Entre l'intégralité de Bohèmes et deux medley de chansons d'artistes qui l'ont influencée, on pourra d'ailleurs entendre deux nouvelles tounes samedi soir prochain, lors de son arrêt à la Maison de la culture de Waterloo, dévoile-t-elle. Le tout sera servi en formule trio avec ses fidèles complices Judith Sun et Julie Valois, deux amies qui remontent à l'époque de l'École nationale de la chanson.

Changer

Tout le chemin parcouru au cours des quelque 365 derniers jours fait en sorte que la Andréanne d'aujourd'hui n'est pas la même que celle à pareille date l'an dernier. «Mais le gros changement, c'est plus entre 2012 [l'année Star Académie] et maintenant; l'année passée, je me ressemblais déjà un peu plus», précise-t-elle.

Parfois, l'auteure-compositrice-interprète envie «la naïveté incroyable que j'avais à l'époque juste parce que je n'avais rien à perdre, donc je fonçais».

«Là, les gens me connaissent, donc involontairement on se met plus de pression pour performer... Mais je travaille fort pour me remettre tous les jours dans la vibe de "j'ai cinq ans et je me fais mes spectacles"», mentionne-t-elle en riant.

Son processus de création aussi s'est transformé en cours de route, poursuit-elle. «Avant, je composais beaucoup plus en anglais parce que le résultat était plus mélodique, ce qui me ressemblait plus, explique-t-elle.
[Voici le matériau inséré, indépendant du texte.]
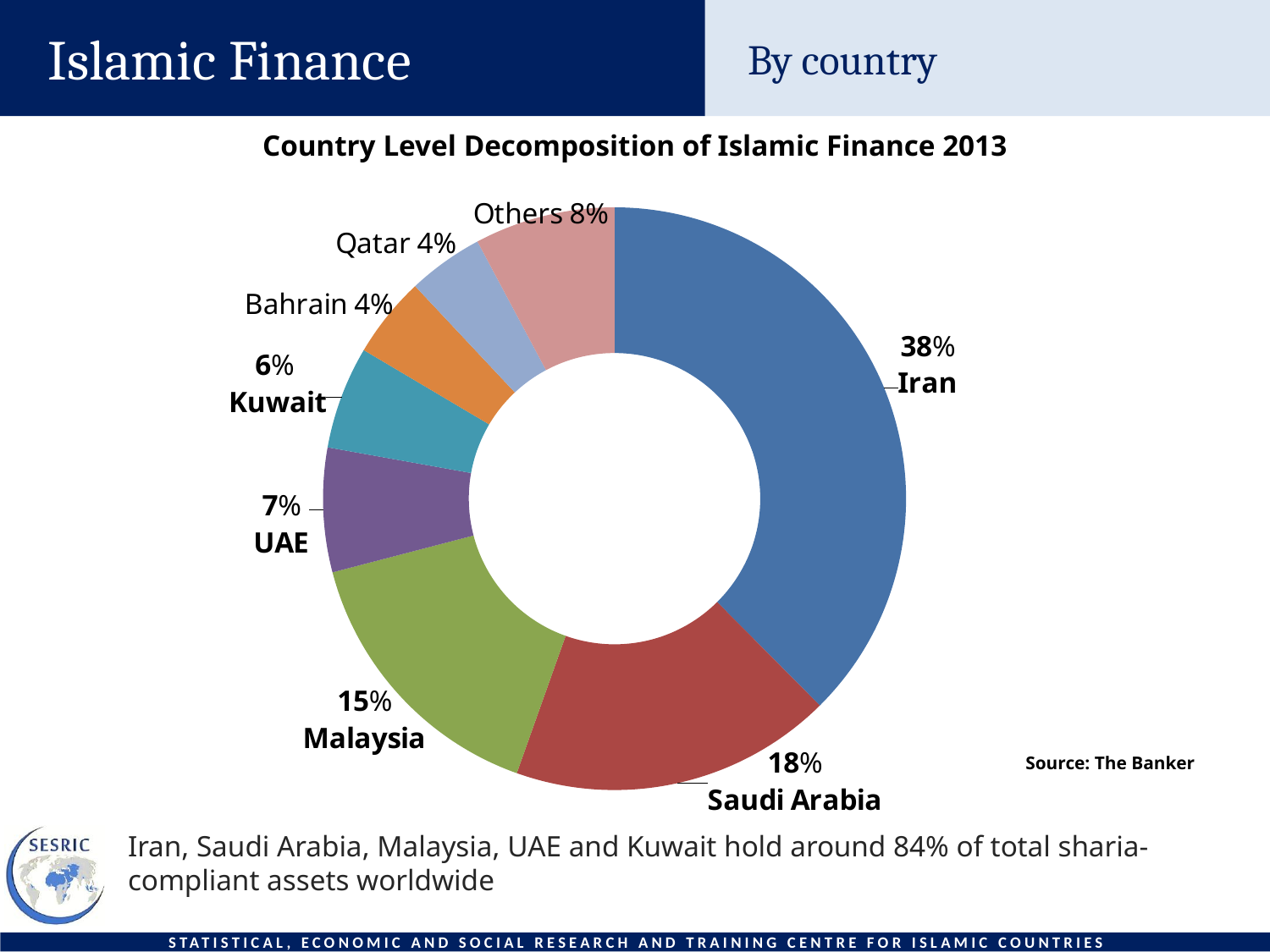
Which is larger, the share for UAE or the share for Kuwait? UAE What is the value shown for Kuwait? 6% How many categories are shown in the chart? 8 What kind of chart is shown on the slide? Pie chart (doughnut) Which category has the smallest share, excluding ties? Name the two categories tied for the smallest share. Bahrain and Qatar What share of Islamic finance does Iran hold in the chart? 38% What is the title of the chart? Country Level Decomposition of Islamic Finance 2013 What is the difference between Malaysia's share and UAE's share? 8% What is the value shown for Saudi Arabia? 18% What is the difference between Iran's share and Saudi Arabia's share? 20% Which country has the largest share in the chart? Iran What percentage is shown for Malaysia? 15%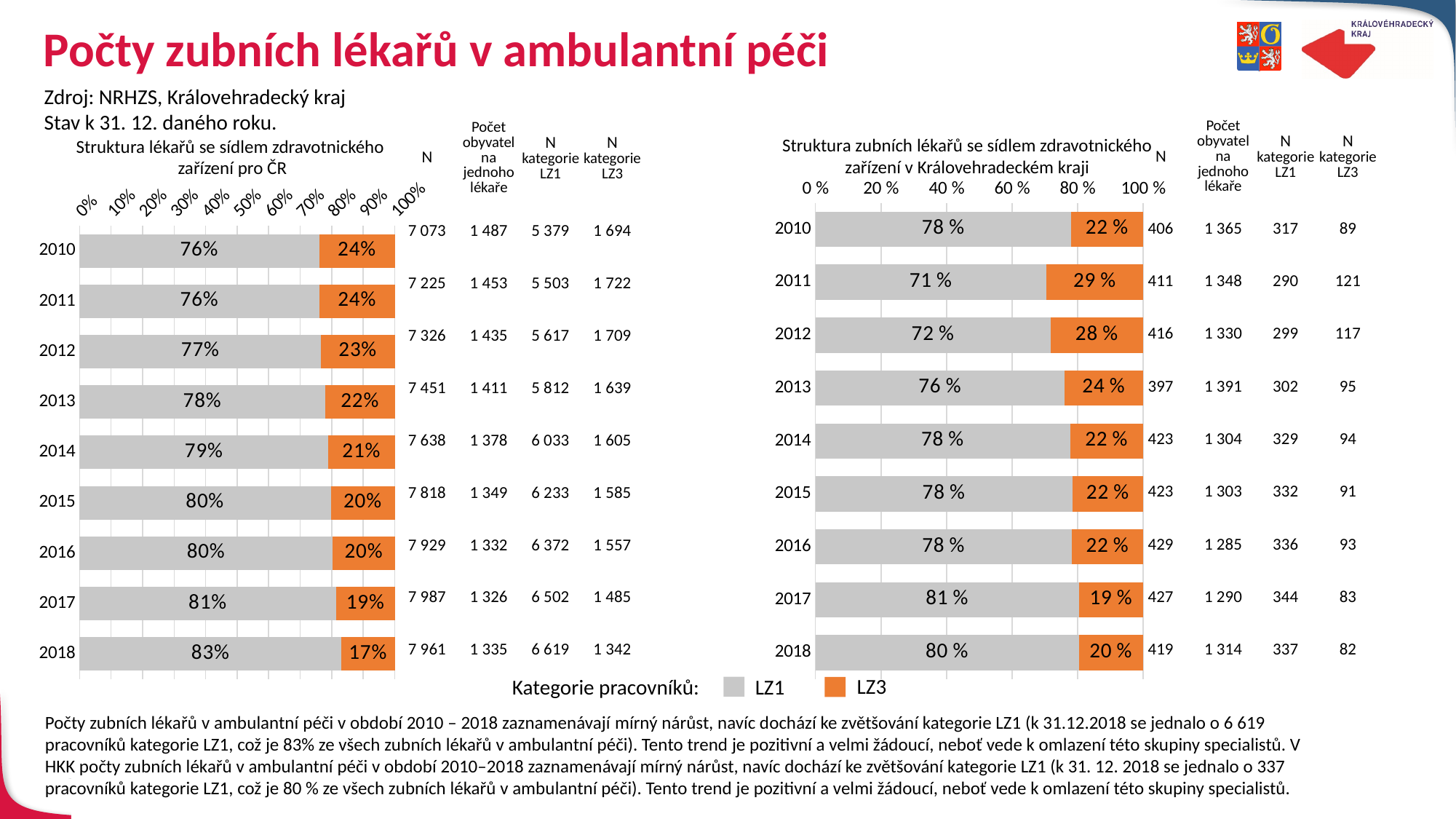
What type of chart is the right chart (v Královehradeckém kraji)? Stacked bar chart How many years are shown on the x-axis categories of the left chart (pro ČR)? 9 In the left chart (Struktura lékařů se sídlem zdravotnického zařízení pro ČR), what is the LZ1 share for 2018? 83% In the left chart (pro ČR), what is the difference between the LZ1 share in 2018 and in 2010? 7 percentage points In the right chart (v Královehradeckém kraji), which year has the lowest LZ1 share? 2011 In the right chart (v Královehradeckém kraji), what is the LZ1 share for 2017? 81 % In the right chart (v Královehradeckém kraji), what is the LZ3 share for 2011? 29 % In the left chart (pro ČR), which year has the highest LZ1 share? 2018 How many series does the legend 'Kategorie pracovníků' list? 2 In the right chart (v Královehradeckém kraji), is the LZ3 share larger in 2011 or in 2018? 2011 In the left chart (pro ČR), does the LZ3 share rise or fall from 2010 to 2018? Fall In the left chart (pro ČR), what is the LZ3 share for 2010? 24%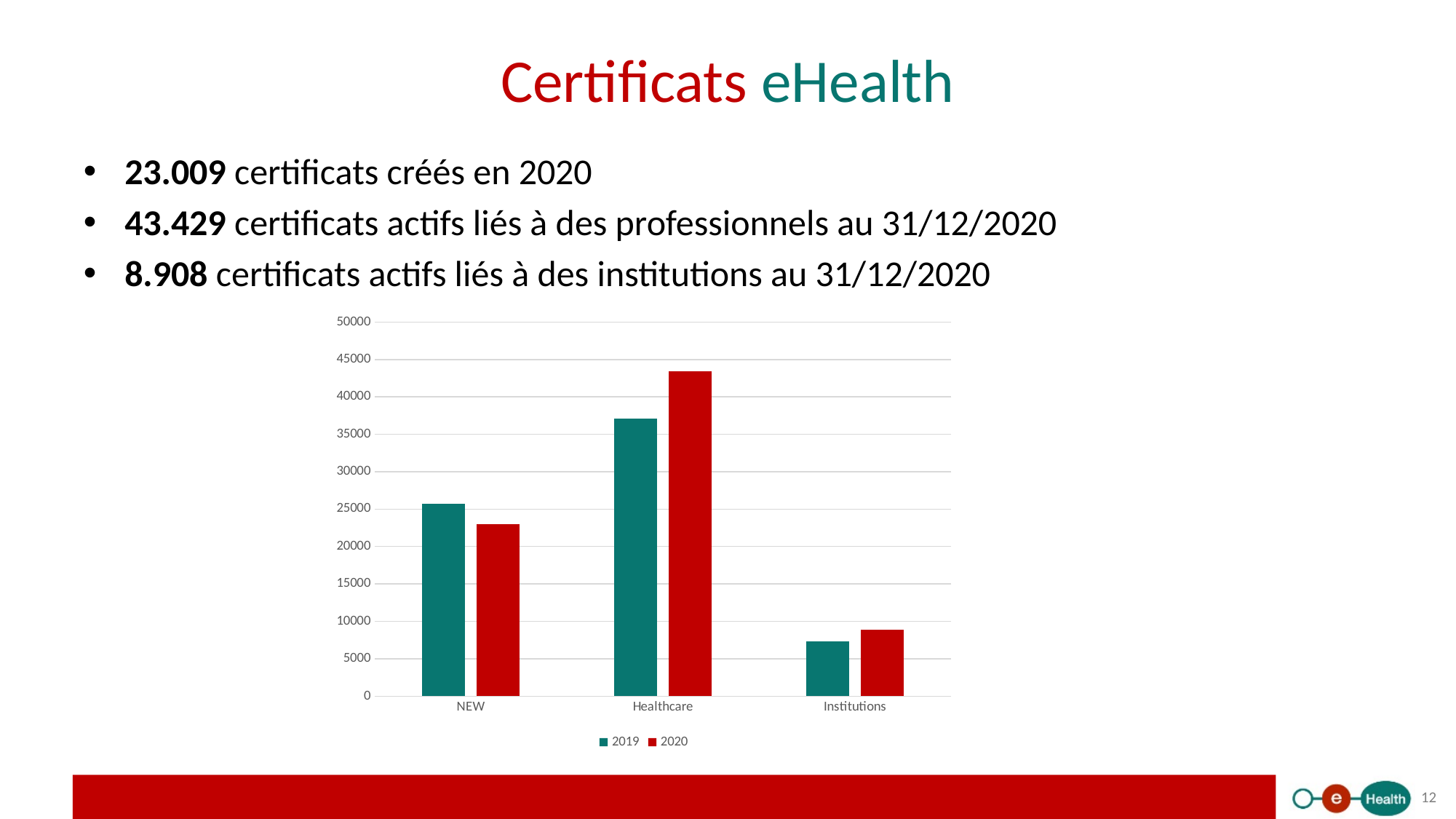
Is the 2020 value for NEW greater or less than 25000? less For the NEW category, which series has the larger value, 2019 or 2020? 2019 How many series does the chart's legend list? 2 How many categories are shown on the x axis of the chart? 3 Is the 2019 value for Institutions greater or less than 10000? less For the Institutions category, which series has the larger value, 2019 or 2020? 2020 Which colour represents the 2020 series in the chart? red Is the 2019 value for Healthcare greater or less than 35000? greater Which category has the lowest value for the 2019 series? Institutions What kind of chart is shown on the slide? bar chart Which category has the highest value for the 2020 series? Healthcare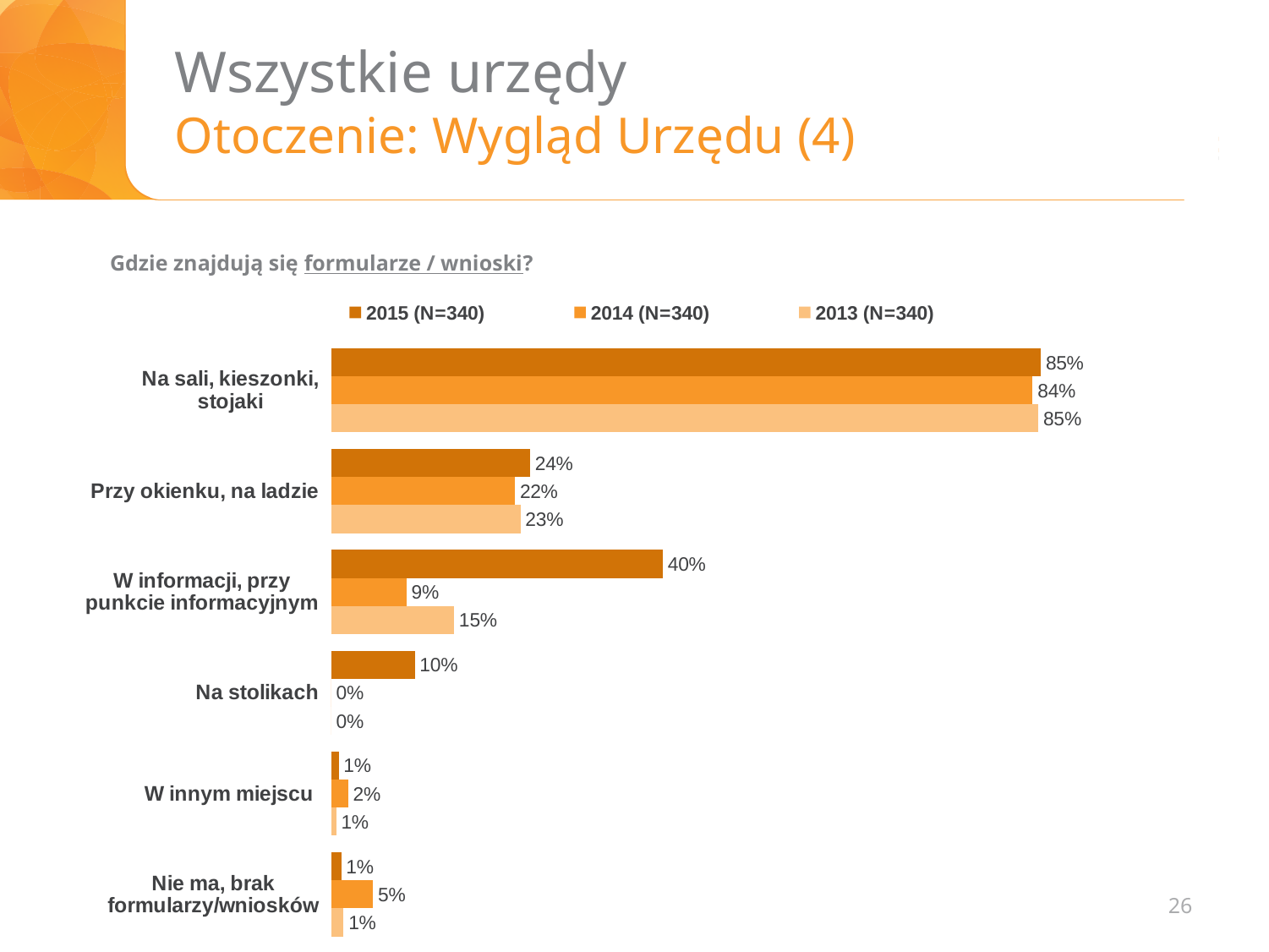
Which category has the highest value in the 2015 (N=340) series? Na sali, kieszonki, stojaki What kind of chart is shown on the slide? Bar chart Which category has the lowest value in the 2014 (N=340) series? Na stolikach How many series does the legend list? 3 What is the value for "Nie ma, brak formularzy/wniosków" in the 2014 (N=340) series? 5% How many categories are shown on the chart? 6 Which is larger for "Przy okienku, na ladzie": the 2015 value or the 2013 value? 2015 What is the value for "Na sali, kieszonki, stojaki" in the 2015 (N=340) series? 85% What is the difference between the 2015 and 2014 values for "W informacji, przy punkcie informacyjnym"? 31 percentage points What question does the chart answer, as stated above it? Gdzie znajdują się formularze / wnioski? What is the value for "W informacji, przy punkcie informacyjnym" in the 2014 (N=340) series? 9% What is the value for "Przy okienku, na ladzie" in the 2013 (N=340) series? 23%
En français, ça donnait toujours des pièces style chanson française manouche comme Les Cons. Là, j'arrive à merger les deux, à écrire en français sur un style plus mélodique.»

Cela fait notamment en sorte que le deuxième album qui lui faisait si peur l'an dernier s'avère beaucoup moins difficile à composer que ce à quoi elle pouvait s'attendre. «Surtout depuis que j'ai vu des gars comme Alex Nevsky et Patrice Michaud décoller avec leur deuxième album», précise-t-elle.

Il est évidemment bien loin d'être terminé et aucune date de sortie n'est avancée, mais la Granbyenne a l'impression que ce nouvel album lui ressemblera davantage. Même si elle affirmait en février dernier «Bohèmes, c'est moi».

«Oui, Bohèmes, c'est moi, mais dans l'espace-temps puisque c'est le ramassis de toute une vie; là, comme je n'ai qu'un an et demi pour le préparer, il faut que je creuse au plus profond de moi-même. Cette fois-ci, ce sera donc moi, intérieurement», conclut-elle.